韓国の与党「国民の力」は、キム・ムンス氏の大統領選候補登録から5日たっても尹錫悦(ユン・ソクヨル)前大統領との関係を絶つことができず、右往左往している。キム候補とキム・ヨンテ非常対策委員長は連日、互いに異なる発言で国民を混乱させている。憲政を破壊し、民生を破綻させた内乱主犯との絶縁は、キム候補と国民の力が今回の大統領選挙で国民に票を求めるために必要不可欠な最小限の基準だ。これさえも国民が納得できるやり方で解決できないなら、候補も党も国政を再び担うと言うべきではない。
15日、党全国委員会を経て公式に就任したキム・ヨンテ非常対策委員長は、同日の記者会見で「非常対策委員長として(尹前大統領に)丁重に離党を勧告する」と述べた。先だって同日午前には「YTN」のラジオ番組に出演し、「尹前大統領自ら離党しなければ、離党させることもできるのか」という質問に対し、「いくつかの案のうち、一つの案になる可能性もある」と答えている。

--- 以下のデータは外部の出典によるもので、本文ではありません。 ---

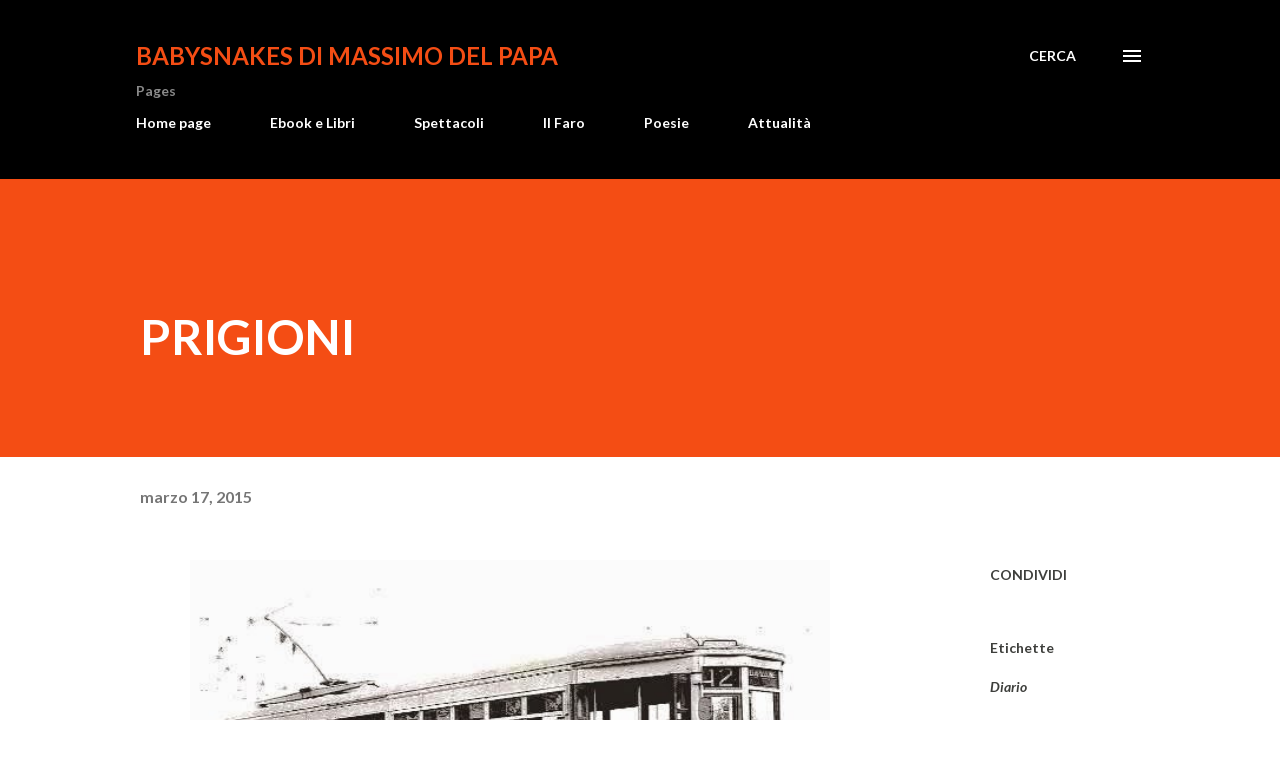

--- FILE ---
content_type: text/html; charset=UTF-8
request_url: https://massimodelpapa.blogspot.com/b/stats?style=BLACK_TRANSPARENT&timeRange=ALL_TIME&token=APq4FmC8c1R9qdyarOHObDKklp5wgh8RVnVOUPWcnQILzESL1fsZXJqxC2TxpyAtzNQVPl4Hl3qitfCe4Pk8UcImPmcQ9WgpRQ
body_size: -13
content:
{"total":1812313,"sparklineOptions":{"backgroundColor":{"fillOpacity":0.1,"fill":"#000000"},"series":[{"areaOpacity":0.3,"color":"#202020"}]},"sparklineData":[[0,35],[1,22],[2,22],[3,27],[4,31],[5,29],[6,33],[7,52],[8,61],[9,63],[10,73],[11,67],[12,65],[13,36],[14,42],[15,65],[16,98],[17,71],[18,68],[19,53],[20,27],[21,27],[22,33],[23,31],[24,33],[25,28],[26,25],[27,29],[28,25],[29,8]],"nextTickMs":720000}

しかし、キム・ヨンテを非常対策委員長に指名した当のキム候補は、この日も「離党問題は(尹前)大統領が判断する問題だ」、「大統領選候補として出馬した私が『離党してください、しないでください』と言うのは適切ではない」と一線を引いた。離党要求もまともにできないのに、離党を拒む尹前大統領を追い出し、除名することができるだろうか。
ただし、キム候補が「大統領候補が離党を要求するのは適切ではない」と前置きをしたことについては、自分は何もせず、党レベルで離党を要求するよう指針を与えたのではないかという見方もある。それまた無責任で卑怯だという批判を免れない。多くの国民が今、尹前大統領と絶縁し弾劾の川を渡ることができるかどうかを問うている主な対象は、旧政権党の大統領選候補であるキム候補であり、キム候補が指名した臨時職の党代表ではない。尹前大統領の去就は党任せで、自身は熱烈な支持層に合わせた主張だけを繰り返す小細工では、「キム候補の考えはどうなのか」という大多数の国民の当然の質問を避けて通ることはできない。
罷免された内乱主犯との関係さえ絶つことができず、右往左往するキム候補と国民の力を目の当たりにし、多くの国民はすでに期待を捨て、冷笑を送っている。今となっては、尹前大統領が仮に自ら離党したとしても、真摯さの全くない見せかけのショーとしか受け止められないだろう。キム候補と国民の力が心から国民の信頼を取り戻したいのなら、役割を分担して離党を懇願するのではなく、互いの言葉と行動を合わせて断固として離党と除名に乗り出さなければならない。